Here are the pure-Perl and C versions:
#pure-Perl
sub compare {
my ($line1, $line2) = @_;
#Both blank strings
if ($line1 eq '' && $line2 eq '') {
return 1.0;
}
#Prevent division by zero when dividing by shortest string later on
elsif ($line1 eq '' || $line2 eq '') {
return 0.0;
}
my $same = 0;
my $total = length($line1) + length($line2);
my $shortest = length($line1) < length($line2) ? length($line1) : length($line2);
my $longest = length($line1) > length($line2) ? length($line1) : length($line2);
my $i = 0;
while ($i < $shortest) {
if (substr($line1, $i, 1) eq substr($line2, $i, 1)) {
$same++;
}
else {
for my $j ($i + 1 .. ($shortest-1)) {
if ((substr($line1, $i, 1) eq substr($line2, $j, 1)) ||
(substr($line1, $j, 1) eq substr($line2, $i, 1))) {
$same++;
$i = $j;
last;
}
}
}
$i++;
}
return $same / $longest;
}
__END__
__C__
/* C version */
double compare(char* line1, char* line2) {
/* Both blank strings */
if (strcmp(line1, "") == 0 && strcmp(line2, "") == 0) {
return 1.0;
}
/* Prevent division by zero when dividing by shortest string later on */
else if (strcmp(line1, "") == 0 || strcmp(line2, "") == 0) {
return 0.0;
}
int same = 0;
int total = strlen(line1) + strlen(line2);
int shortest = strlen(line1) < strlen(line2) ? strlen(line1) : strlen(line2);
int longest = strlen(line1) > strlen(line2) ? strlen(line1) : strlen(line2);
int i = 0;
while (i < shortest) {
if (line1[i] == line2[i]) {
same++;
}
else {
for (int j = i + 1;j < shortest - 1;j++) {
if (line1[i] == line2[j] || line1[j] == line2[i]) {
same++;
i = j;
break;
}
}
}
i++;
}
return same/(longest + 0.0);
}
The code I used for profiling the pure-Perl version was:
~/src/glob2> perl -d:NYTProf ../duplicatecode/duplicatecode.pl --compareself libgag/src/*.cpp libusl/src/*.cpp libwee/src/*.cpp src/*.cpp
And for the Inline::C version:
~/src/glob2> time perl ../duplicatecode/duplicatecode.pl --compareself libgag/src/*.cpp libusl/src/*.cpp libwee/src/*.cpp src/*.cpp
This was measured on bash on openSUSE Leap 15.4 on WSL1 on Windows 10. Hardware used was an MSI GS63 Stealth with the second drive (D:) replaced with 2TB SSD.

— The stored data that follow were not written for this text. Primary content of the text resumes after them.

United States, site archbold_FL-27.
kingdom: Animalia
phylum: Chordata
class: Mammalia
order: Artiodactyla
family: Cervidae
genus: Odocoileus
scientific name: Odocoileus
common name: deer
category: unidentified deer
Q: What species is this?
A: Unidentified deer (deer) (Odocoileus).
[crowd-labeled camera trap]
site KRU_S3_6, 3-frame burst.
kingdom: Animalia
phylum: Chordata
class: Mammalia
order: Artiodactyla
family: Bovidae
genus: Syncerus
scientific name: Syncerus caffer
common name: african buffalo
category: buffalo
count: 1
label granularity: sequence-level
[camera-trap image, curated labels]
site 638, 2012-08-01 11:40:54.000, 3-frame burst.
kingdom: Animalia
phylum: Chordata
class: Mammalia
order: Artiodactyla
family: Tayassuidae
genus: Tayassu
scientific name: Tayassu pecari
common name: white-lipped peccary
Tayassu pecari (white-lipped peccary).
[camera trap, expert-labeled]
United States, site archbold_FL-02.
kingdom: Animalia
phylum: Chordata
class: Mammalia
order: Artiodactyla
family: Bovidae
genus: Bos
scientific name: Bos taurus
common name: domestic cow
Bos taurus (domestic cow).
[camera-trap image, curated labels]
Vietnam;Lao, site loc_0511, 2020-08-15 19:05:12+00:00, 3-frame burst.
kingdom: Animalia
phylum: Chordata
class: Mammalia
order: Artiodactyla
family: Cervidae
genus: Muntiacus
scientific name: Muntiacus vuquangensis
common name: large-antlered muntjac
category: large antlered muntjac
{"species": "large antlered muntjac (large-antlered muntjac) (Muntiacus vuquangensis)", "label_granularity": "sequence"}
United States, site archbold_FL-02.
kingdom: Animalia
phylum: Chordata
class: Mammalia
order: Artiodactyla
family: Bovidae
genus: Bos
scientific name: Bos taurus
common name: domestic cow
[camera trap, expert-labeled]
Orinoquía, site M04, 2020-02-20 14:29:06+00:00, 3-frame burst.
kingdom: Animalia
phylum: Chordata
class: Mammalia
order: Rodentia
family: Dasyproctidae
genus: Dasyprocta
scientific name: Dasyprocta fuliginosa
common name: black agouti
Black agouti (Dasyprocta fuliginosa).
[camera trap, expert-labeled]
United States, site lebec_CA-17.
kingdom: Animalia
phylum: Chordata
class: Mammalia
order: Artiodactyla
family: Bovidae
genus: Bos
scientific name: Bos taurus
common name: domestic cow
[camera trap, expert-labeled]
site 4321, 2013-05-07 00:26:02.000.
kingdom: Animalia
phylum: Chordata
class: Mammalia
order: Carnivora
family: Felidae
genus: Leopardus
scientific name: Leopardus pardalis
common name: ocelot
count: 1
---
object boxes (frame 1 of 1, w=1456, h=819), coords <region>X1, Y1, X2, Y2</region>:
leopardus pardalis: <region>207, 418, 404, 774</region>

The code I analyzed for duplicate code was Globulation 2 master-0.9.5.0-7c23bf87.
As you have seen in this post, rewriting a time-critical subroutine called from the inner loop in C with Inline::C can significantly speed up overall script execution time. However, it requires a C compiler to be available, so it is not completely portable. Neverless, optimizing slow code is good if it means you wait only minutes rather than hours for the results.
My perl version is:
> perl --version
This is perl 5, version 26, subversion 1 (v5.26.1) built for x86_64-linux-thread-multi
Copyright 1987-2017, Larry Wall
Perl may be copied only under the terms of either the Artistic License or the
GNU General Public License, which may be found in the Perl 5 source kit.
Complete documentation for Perl, including FAQ lists, should be found on
this system using "man perl" or "perldoc perl". If you have access to the
Internet, point your browser at http://www.perl.org/, the Perl Home Page.
Footnotes:
1. Devel::NYTProf seems to be unable to measure the speed of Inline::C code.
2. According to Devel::NYTProf, which lists the time counted when profiling and total execution time in parentheses.
3. Yes, I know the C version won't work correctly with strings with embedded NUL bytes ('\0'
), but this script is intended to analyze source code rather than binary data.